Mushroom Stroganoff with Cardamom Basmati Rice

Recipe adapted from: Feast – Food to Celebrate Life (by Nigella Lawson)

mushroom stroganoff

I didn’t like mushrooms when I was growing up, and I was a fool.

I thought they were slimy and kind of gross, and they always seemed like a “filler” or even an afterthought in sautéed veggies or meaty pasta, which I felt was rather pointless and unnecessary. The idea of truffle being one of the world’s most precious and sought-after delicacies perplexed me more than fish roe and duck liver being the others. Of course I had never tasted truffle at that time, I only knew it was a type of mushroom. And people train pigs to find them in the forest. That sounded as bizarre as “Where the wild things are” to a 9-year old Japanese kid.

Fortunately, my taste bud had caught up to be able to appreciate the fantastic world of fungi by the time I was introduced to this version of mushroom stroganoff.  Still, I was absolutely shocked by how delicious this dish came out despite of the recipe’s simplicity when I made it for the first time. Since then I have made this for many, many occasions, but every time, I’m amazed and almost confused as to how only mushrooms and a couple of spices (paprika and nutmeg) can deliver such a deeply rich and complex flavor. And every time, it makes me regret about all those years when I diligently picked out any mushroom slices I could find from my plate to avoid eating them.

The original recipe came from Nigella Lawson. I find the choice and amount of spices used in her recipes always spot-on so I knew this one would be tasty as well (although it actually managed to surpass my already high expectations). I had no choice anyway, I’m convinced she is a hypnotist – A few times she came onto NPR and described some dishes from her new book while I was driving, and the next thing I remember was either I was in line for the cashier at a supermarket with tarragon and chicken in my basket, or I had just ordered her book on amazon.

Even though mushrooms are naturally low in calories, Ms. Lawson’s version, in her usual sexy and confident manner, was unapologetically and fabulously decadent (she uses 1 stick of butter and 1.5 cup of sour cream – For 8 servings, but still!). Since I have a hard time stopping myself when I eat this, I made some modifications to make it a bit more waistline-friendly while attempting to keep it equally satisfying.

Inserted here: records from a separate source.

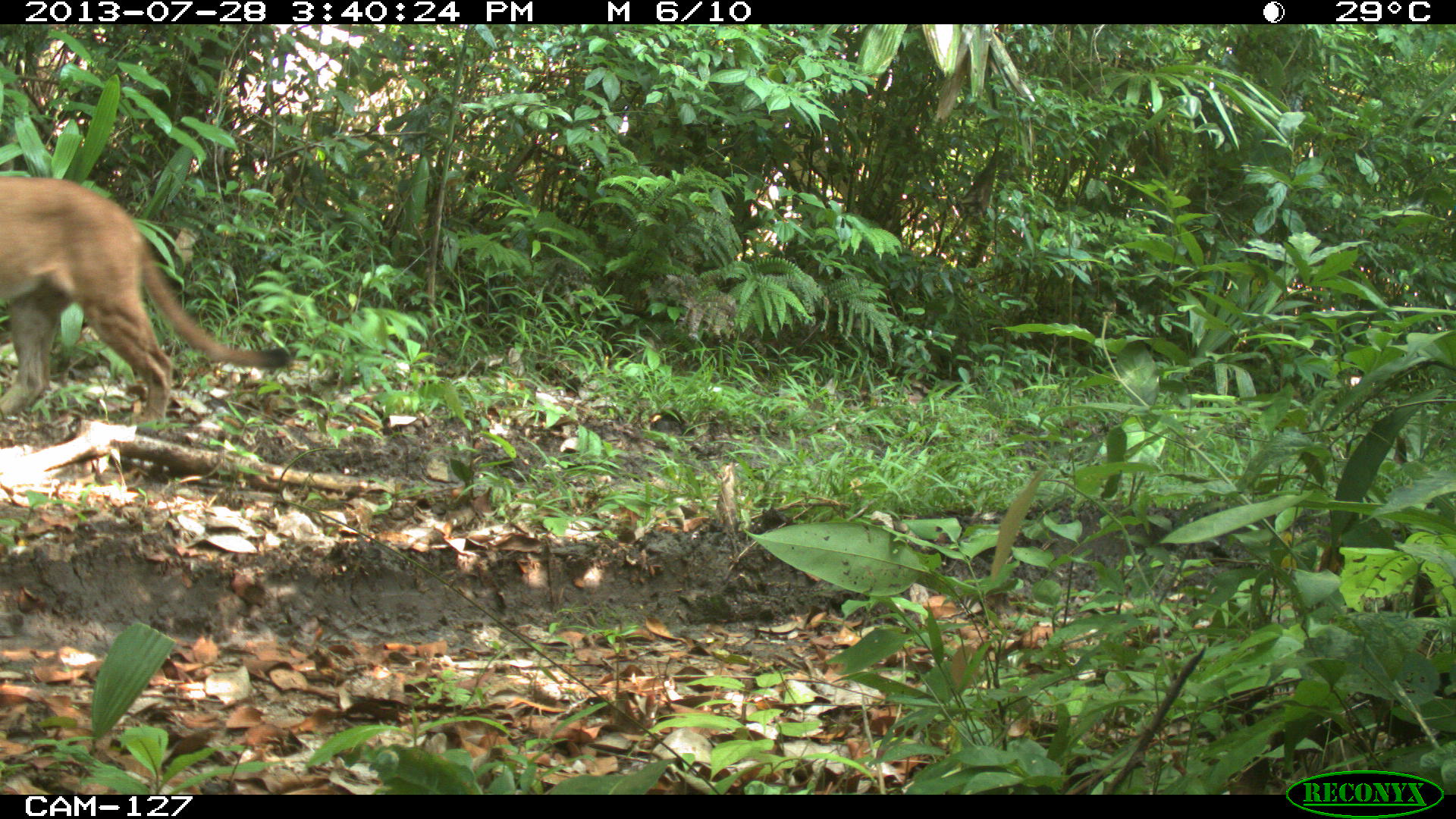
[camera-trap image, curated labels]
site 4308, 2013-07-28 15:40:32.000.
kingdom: Animalia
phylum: Chordata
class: Mammalia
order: Carnivora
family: Felidae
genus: Puma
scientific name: Puma concolor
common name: mountain lion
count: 1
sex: male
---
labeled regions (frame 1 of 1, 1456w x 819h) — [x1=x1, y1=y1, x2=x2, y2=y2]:
puma concolor: [x1=0, y1=174, x2=296, y2=433]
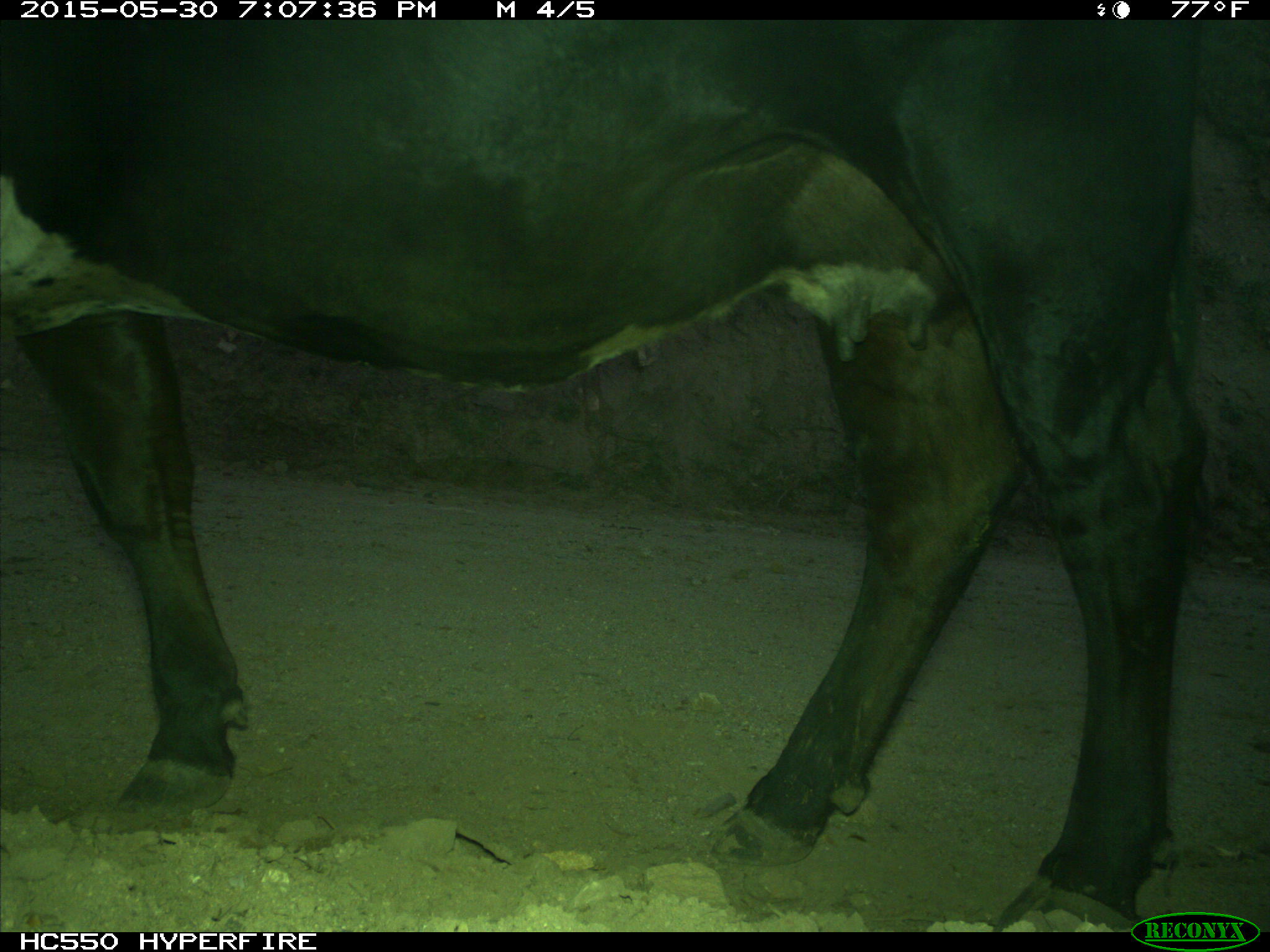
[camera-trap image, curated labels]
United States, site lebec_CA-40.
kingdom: Animalia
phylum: Chordata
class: Mammalia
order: Artiodactyla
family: Bovidae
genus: Bos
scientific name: Bos taurus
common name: domestic cow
Bos taurus (domestic cow).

The result is rich, creamy and meaty goodness you can eat to your heart’s content without feeling heavy (or guilty, for that matter). It’s almost too good to be true, but as real as those truffle-hunting swines in the European woods.

RECIPE (2 Servings)


  • ½ large onion, chopped
  • 1 clove garlic, minced
  • 1 tsp olive oil
  • Approximately total 4 cups of various mushrooms (2 cups per person, examples below – This time I used button/maitake/shiitake/portobello mushrooms)
    • Button mushrooms – quartered
    • Crimini mushrooms – quartered
    • Shiitake mushrooms – remove the stalks and slice
    • Maitake mushrooms – separate into bite size by hands
    • Portobello mushrooms – Cut into 4 thick slices, then slice crosswise into bite size
    • King oyster mushrooms – Half crosswise and slice
  • ½ tsp~ butter
  • 1 teaspoon kosher salt
  • 1 tablespoon dry sherry
  • 1 teaspoon paprika
  • ¼ teaspoon freshly grated nutmeg
  • ½ cup~ Greek Yogurt
  • ¼ cup chopped parsley


  1. Heat the oil in large wide pan and cook onion and garlic until softened, but not colored
  2. Add the butter to the pan and swirl the pan to melt it. Add all the mushrooms and stir to coat them with butter. Cover and cook the mushroom with medium/low heat for about 15-20 minutes until the mushrooms give out its juice and the mixture looks moist.
  3. Take off the lid and add the salt, sherry, paprika. Grate nutmeg into the pan. Cover again and cook another 10 minutes with low heat. Add most of parsley.
  4. Remove from the heat and add the yogurt little by little (by about tablespoon at a time), stirring to blend into the mixture until desired consistency and creaminess is achieved. Do not put it on heat again, as yogurt will separate and curdle. If you need to reheat, put it on lowest setting and watch it out so it does not boil.
  5. Garnish with remaining parsley and serve immediately with cooked basmati rice.**

** You can serve this with egg noodle or just plain rice, but the book suggests to serve this with cardamom basmati rice – Just add cardamom pods gently crashed with the side of knife when you cook the rice according to package instructions (I use 2 pods for 1 cup of rice). I’m a fan of sweet and spicy cardamom, and it makes me so happy every time I lift the lid to get the whiff of the heavenly aroma when it is done. It is a perfect match for this stroganoff, I certainly cannot get enough of this!